Jika berkaca pada sejarah tersebut, resolusi jihad bersumber pada kebutuhan perjuangan, mengingat besarnya kuantitas kader muslim dalam peta kekuatan nasional. Jika ditarik pada masa kini, konteks perjuangan mempertahankan kemerdekaan sudah tidak relevan dibicarakan dalam bingkai negara yang telah mapan secara politik. Indonesia hari ini telah melampaui puluhan tahun heroisme kemerdekaan negara. Maka dari itu, semangat mengisi kemerdekaan tetaplah menjadi poin penting dalam pembicaraan terkait Hari Santri Nasional.
Hari Santri Nasional harusnya bukan hanya soal perayaan tentang momentum dan eksistensi golongan tertentu. Perjuangan berbagai elemen masyarakat yang terlibat secara langsung maupun tidak langsung pada perhelatan resolusi jihad juga perlu diapresiasi. Terlebih dalam iklim globalisasi yang telah meninggalkan prinsip kompetisi dan memunculkan jiwa kolaborasi sebagai penggantinya. Seluruh upaya yang dilakukan setiap ormas memang telah dengan jelas berusaha mengisi nikmat perjuangan dengan caranya masing-masing. Jika resolusi jihad dapat diartikan sebagai gerakan umat Islam nasional, maka pantas jika harapan bahwa seluruh lapisan masyarakat muslim Indonesia mampu membuat gerakan bersama dalam menyongsong berbagai agenda strategis, baik dari aspek ekonomi, politik maupun pendidikan.

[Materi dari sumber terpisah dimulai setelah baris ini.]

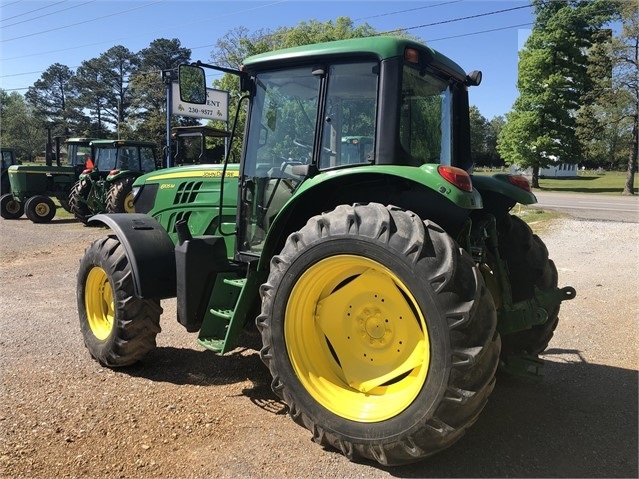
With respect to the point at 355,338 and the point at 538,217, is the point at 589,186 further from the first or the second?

Selain itu, internal organisasi yang menyuarakan resolusi jihad diperingati sebagai Hari Santri juga butuh berbenah. Esensi perjuangan dan semangat perubahan menjadi komunitas yang lebih bermanfaat, sudah selayaknya masuk dan meresap dalam relung setiap kader. Upaya memperbarui persepsi jihad di setiap era dan masa, menjadi inspirasi bagi jalur-jalur perjuangan yang mungkin saja muncul sebagai opsi mencapai derajat kemakmuran bersama.
Lebih dari itu, renungan bahwa ternyata kisah ini telah lama tidak terjamah oleh sejarah, menjadikan kita (harus) sadar adanya kemungkinan penggiringan opini tertentu untuk maksud yang bahkan tidak terbayangkan. Maka sebagai kader penerus para ulama, kita semua pantas untuk menjaga martabat dan isi perjuangan kembali kepada “khittahnya”. Penguatan berbagai lini masa perlu dikembangkan lebih masif dan terukur. Seluruh program dapat diarahkan pada pengembangan individu dan kelembagaan demi tercapainya kekuatan militansi nasional.
Meski tanggal perayaannya telah berlalu, tapi bukan suatu dosa jika kembali kita ucapkan “Selamat Hari Santri Nasional”. Bukan hanya untuk santri dan ulama, tetapi juga untuk semua pejuang-pejuang kebaikan.